## Aim
Copy the rows below word for word, and leave out the pictures.

(Source rows)
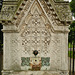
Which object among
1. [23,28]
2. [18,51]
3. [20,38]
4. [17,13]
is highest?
[17,13]

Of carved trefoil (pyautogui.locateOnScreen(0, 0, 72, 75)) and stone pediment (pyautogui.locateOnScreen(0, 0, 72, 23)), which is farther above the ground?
stone pediment (pyautogui.locateOnScreen(0, 0, 72, 23))

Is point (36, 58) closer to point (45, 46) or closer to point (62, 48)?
point (45, 46)

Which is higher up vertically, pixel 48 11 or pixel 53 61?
pixel 48 11

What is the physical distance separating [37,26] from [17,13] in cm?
86

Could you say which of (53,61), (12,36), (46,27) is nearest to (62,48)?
(53,61)

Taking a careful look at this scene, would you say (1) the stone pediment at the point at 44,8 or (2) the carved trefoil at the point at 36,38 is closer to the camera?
(1) the stone pediment at the point at 44,8

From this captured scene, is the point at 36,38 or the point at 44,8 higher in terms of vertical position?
the point at 44,8

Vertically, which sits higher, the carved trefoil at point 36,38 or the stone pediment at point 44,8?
the stone pediment at point 44,8

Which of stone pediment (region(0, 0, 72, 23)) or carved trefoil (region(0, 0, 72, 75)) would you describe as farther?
carved trefoil (region(0, 0, 72, 75))

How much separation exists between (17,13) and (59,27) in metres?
1.61

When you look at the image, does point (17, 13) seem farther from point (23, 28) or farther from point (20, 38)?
point (20, 38)

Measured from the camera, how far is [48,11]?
448 centimetres

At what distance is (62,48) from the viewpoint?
180 inches

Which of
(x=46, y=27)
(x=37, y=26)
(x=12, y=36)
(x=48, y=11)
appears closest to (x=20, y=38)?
(x=12, y=36)
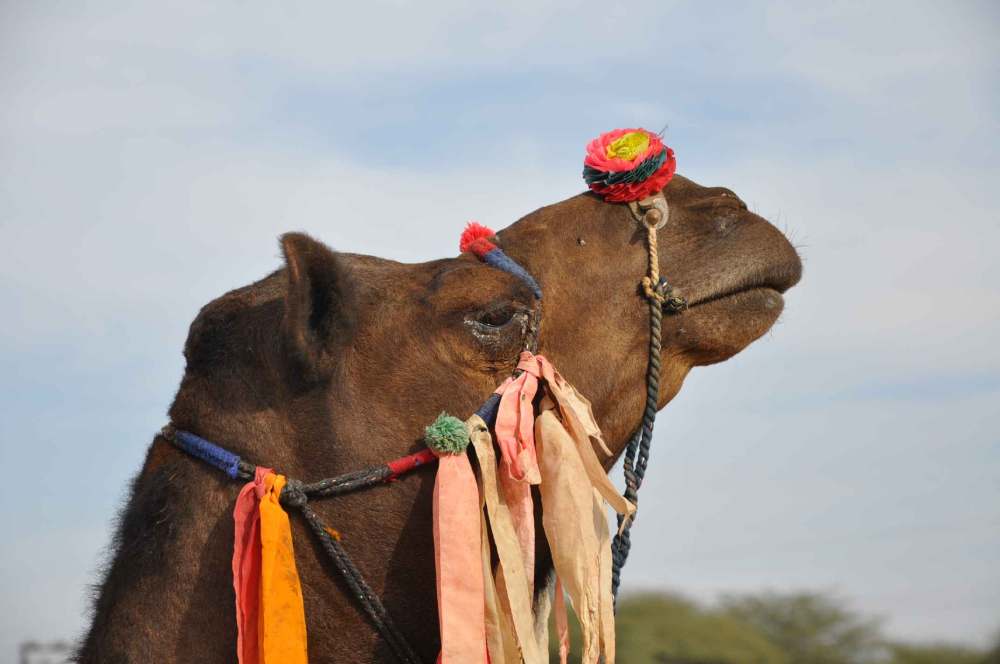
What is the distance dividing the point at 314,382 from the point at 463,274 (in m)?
0.79

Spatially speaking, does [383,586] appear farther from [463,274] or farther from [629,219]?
[629,219]

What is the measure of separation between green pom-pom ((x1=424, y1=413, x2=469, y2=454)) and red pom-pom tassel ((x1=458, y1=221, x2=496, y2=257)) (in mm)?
935

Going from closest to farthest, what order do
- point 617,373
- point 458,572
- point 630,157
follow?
1. point 458,572
2. point 617,373
3. point 630,157

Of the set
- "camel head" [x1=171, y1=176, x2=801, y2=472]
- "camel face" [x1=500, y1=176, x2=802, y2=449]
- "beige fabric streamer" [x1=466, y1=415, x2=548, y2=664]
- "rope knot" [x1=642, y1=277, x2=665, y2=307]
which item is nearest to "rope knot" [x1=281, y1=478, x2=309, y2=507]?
"camel head" [x1=171, y1=176, x2=801, y2=472]

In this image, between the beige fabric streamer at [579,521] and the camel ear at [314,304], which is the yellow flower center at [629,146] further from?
the camel ear at [314,304]

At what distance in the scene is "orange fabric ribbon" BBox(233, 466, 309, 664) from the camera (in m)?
4.50

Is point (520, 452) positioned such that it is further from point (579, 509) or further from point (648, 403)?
point (648, 403)

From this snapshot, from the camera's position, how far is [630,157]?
549 centimetres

## Complete output
Which object among
1. [23,28]
2. [18,51]
3. [20,38]
4. [17,13]
is highest?
[17,13]

Of carved trefoil (pyautogui.locateOnScreen(0, 0, 72, 75)) and stone pediment (pyautogui.locateOnScreen(0, 0, 72, 23)), which is farther above the ground?
stone pediment (pyautogui.locateOnScreen(0, 0, 72, 23))

Is point (36, 58) closer to point (45, 46) or closer to point (62, 48)?
point (45, 46)

Which is higher up vertically, pixel 48 11 or pixel 53 61?
pixel 48 11

What is the physical distance separating [37,26] from [17,13] in cm?
86

Could you say which of (53,61), (12,36), (46,27) is nearest to (62,48)?
(53,61)

Taking a careful look at this scene, would you say (1) the stone pediment at the point at 44,8 or (2) the carved trefoil at the point at 36,38 is closer to the camera?
(1) the stone pediment at the point at 44,8

From this captured scene, is the point at 36,38 or the point at 44,8 higher in terms of vertical position?
the point at 44,8

Vertically, which sits higher, the carved trefoil at point 36,38 or the stone pediment at point 44,8?
the stone pediment at point 44,8

Which of stone pediment (region(0, 0, 72, 23)) or carved trefoil (region(0, 0, 72, 75)) would you describe as farther?
carved trefoil (region(0, 0, 72, 75))

How much separation exists between (17,13) and (59,27) in metres?
1.61

When you look at the image, does point (17, 13) seem farther from point (23, 28) or farther from point (20, 38)?
point (20, 38)

Measured from the camera, how far is [48,11]?
448 centimetres

At what distance is (62,48) from the viewpoint?
180 inches

Which of
(x=46, y=27)
(x=37, y=26)
(x=12, y=36)
(x=48, y=11)
appears closest to (x=20, y=38)?
(x=12, y=36)
What is the distance dividing the point at 314,382 from the point at 463,274 (in m)?
0.79

Spatially speaking, does [383,586] appear farther from [463,274] or farther from [629,219]?
[629,219]

What is the measure of separation between green pom-pom ((x1=424, y1=413, x2=469, y2=454)) and red pom-pom tassel ((x1=458, y1=221, x2=496, y2=257)) (in mm)?
935

Going from closest to farthest, what order do
- point 617,373
- point 458,572
- point 630,157
follow?
1. point 458,572
2. point 617,373
3. point 630,157

Of the set
- "camel head" [x1=171, y1=176, x2=801, y2=472]
- "camel face" [x1=500, y1=176, x2=802, y2=449]
- "beige fabric streamer" [x1=466, y1=415, x2=548, y2=664]
- "rope knot" [x1=642, y1=277, x2=665, y2=307]
which item is nearest to "rope knot" [x1=281, y1=478, x2=309, y2=507]?
"camel head" [x1=171, y1=176, x2=801, y2=472]

In this image, between the beige fabric streamer at [579,521] and the camel ear at [314,304], which is the yellow flower center at [629,146] further from?
the camel ear at [314,304]

At what distance in the scene is "orange fabric ribbon" BBox(233, 466, 309, 664) from the camera (in m)?
4.50

Is point (520, 452) positioned such that it is further from point (579, 509) or further from point (648, 403)?
point (648, 403)

From this snapshot, from the camera's position, how far is [630,157]?
549 centimetres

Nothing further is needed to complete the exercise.